The answer is yes, but so far it’s limited. KRAS, when it’s altered, can be altered in a lot of different ways. There are a whole series of mutations that can cause KRAS to become cancer causing. One mutation, G12C, is being tested in clinical trials. But that mutation is more prevalent in non-small cell lung cancer, but it’s in the single digits in pancreas cancer so not as many patients would potentially benefit. But the same approach being taken with G12C is starting to be done in other (KRAS) mutations. There is a lot of work in academia and in industry looking at KRAS, and it’s been a really tough nut to crack. But I would not at all be surprised if someone figures it out.
Patient-derived organoids are a hot topic. But mouse models have led to numerous groundbreaking insights into cancer. What’s your take on both?
No model is perfect, but each can help us get some important information. Organoids serve a very important purpose, especially pancreas cancer patient-derived organoids. There’s a lot of important work going on using organoids to identify certain subtypes of pancreas cancer and maybe predict responses to certain treatments. That can help get us a step closer to personalized medicine. So organoids are going to continue to get better and really grow in importance.
But here’s a difference. With the mouse model, we can study the disease process in a natural setting. You can see important interactions not only between cancer cells but other cells in the body. That gives us the opportunity to study cancer in context—because it’s never just about the cancer. It’s how the immune system talks to cancer and how cancer talks back. You can’t study that outside the body whether it’s a human or a mouse. All the intricate tools for genetic manipulation in the mouse are far superior to other species, including humans. And that’s very powerful in preclinical settings.
You’ve had a storied career, and there’s obviously still a lot more to come. Is there anything of which you’re particularly proud?
I think what I’m particularly proud of is the people I’ve trained, whether someone stayed with the lab for six years or even just a summer. I’m very proud of what we’ve done in helping these scientists be prepared whether they work in industry or academia. Our trainees are working all over the world carrying out their own research and breaking new ground. I suppose there’s a certain parental pride in that. You want all of your kids—the post-docs, the grad students, the trainees—to do great, and when they do there’s no feeling like it. I really do think that providing that kind of training probably is my greatest accomplishment.
Anything you wish you would have done differently?
As far as doing things differently, that’s tough. I’ve always taken an approach of going where the science leads me and applying new technologies. That’s taken us far afield. Many labs focus on one problem year after year. Our lab has more fluidity. Maybe I could have had a greater impact if I had dug into one thing for 30 years. Maybe we would have had more progress with something like KRAS. Our contributions have been broader, but less deeply focused. But I still don’t think I would do it differently. I like the style we’ve chosen, especially as it relates to our trainees. I want my trainees to take what they worked on and work on it in their own lab. This allows them to have an open playing field and allows them to feel and be successful.
What’s it been like running a big lab like this during a pandemic?

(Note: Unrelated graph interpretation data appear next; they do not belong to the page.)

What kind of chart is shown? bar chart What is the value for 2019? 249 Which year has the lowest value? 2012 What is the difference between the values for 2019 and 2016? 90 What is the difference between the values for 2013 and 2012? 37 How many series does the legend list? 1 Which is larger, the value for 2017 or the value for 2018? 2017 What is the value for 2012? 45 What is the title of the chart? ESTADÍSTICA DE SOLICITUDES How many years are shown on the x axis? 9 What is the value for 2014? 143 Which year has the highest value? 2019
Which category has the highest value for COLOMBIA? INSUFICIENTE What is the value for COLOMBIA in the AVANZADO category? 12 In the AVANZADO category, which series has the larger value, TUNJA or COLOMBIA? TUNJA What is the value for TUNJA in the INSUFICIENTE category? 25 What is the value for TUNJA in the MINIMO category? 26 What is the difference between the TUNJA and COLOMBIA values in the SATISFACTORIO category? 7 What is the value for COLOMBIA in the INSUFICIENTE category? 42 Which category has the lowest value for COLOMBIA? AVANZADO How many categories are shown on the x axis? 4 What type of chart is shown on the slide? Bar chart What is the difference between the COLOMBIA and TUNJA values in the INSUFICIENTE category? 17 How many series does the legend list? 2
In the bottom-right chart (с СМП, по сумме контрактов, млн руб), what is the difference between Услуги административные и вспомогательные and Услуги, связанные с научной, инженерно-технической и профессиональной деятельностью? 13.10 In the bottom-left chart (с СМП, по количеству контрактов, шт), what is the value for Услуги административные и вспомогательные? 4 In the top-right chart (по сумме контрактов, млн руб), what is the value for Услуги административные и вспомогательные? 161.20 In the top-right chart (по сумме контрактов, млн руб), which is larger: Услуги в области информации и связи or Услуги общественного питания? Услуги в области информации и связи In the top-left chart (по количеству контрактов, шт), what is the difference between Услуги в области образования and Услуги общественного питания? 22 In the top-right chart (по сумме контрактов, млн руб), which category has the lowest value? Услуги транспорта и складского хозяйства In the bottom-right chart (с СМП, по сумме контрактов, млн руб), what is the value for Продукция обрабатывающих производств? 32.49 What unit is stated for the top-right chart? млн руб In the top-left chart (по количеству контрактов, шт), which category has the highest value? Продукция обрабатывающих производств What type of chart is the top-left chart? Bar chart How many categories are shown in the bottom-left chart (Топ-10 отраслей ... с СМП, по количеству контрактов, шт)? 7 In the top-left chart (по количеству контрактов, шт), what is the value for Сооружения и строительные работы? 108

It’s been really difficult and very challenging. I give all the credit to all the people who are doing their best, and actually above and beyond their best. We had a skeleton crew for a while. We needed to push progress and there were mouse strains we absolutely could not give up on. We have some return to business as usual now, but we are absolutely working in shifts to keep a low density. We have a lot of Zoom meetings, and all credit to the technology, but there’s no substitute for the in-person experience. We’re all looking forward to returning at some point to a more normalized lab life. Until that time, we will keep pushing the boundaries as best we can and help move us forward to our collective goal.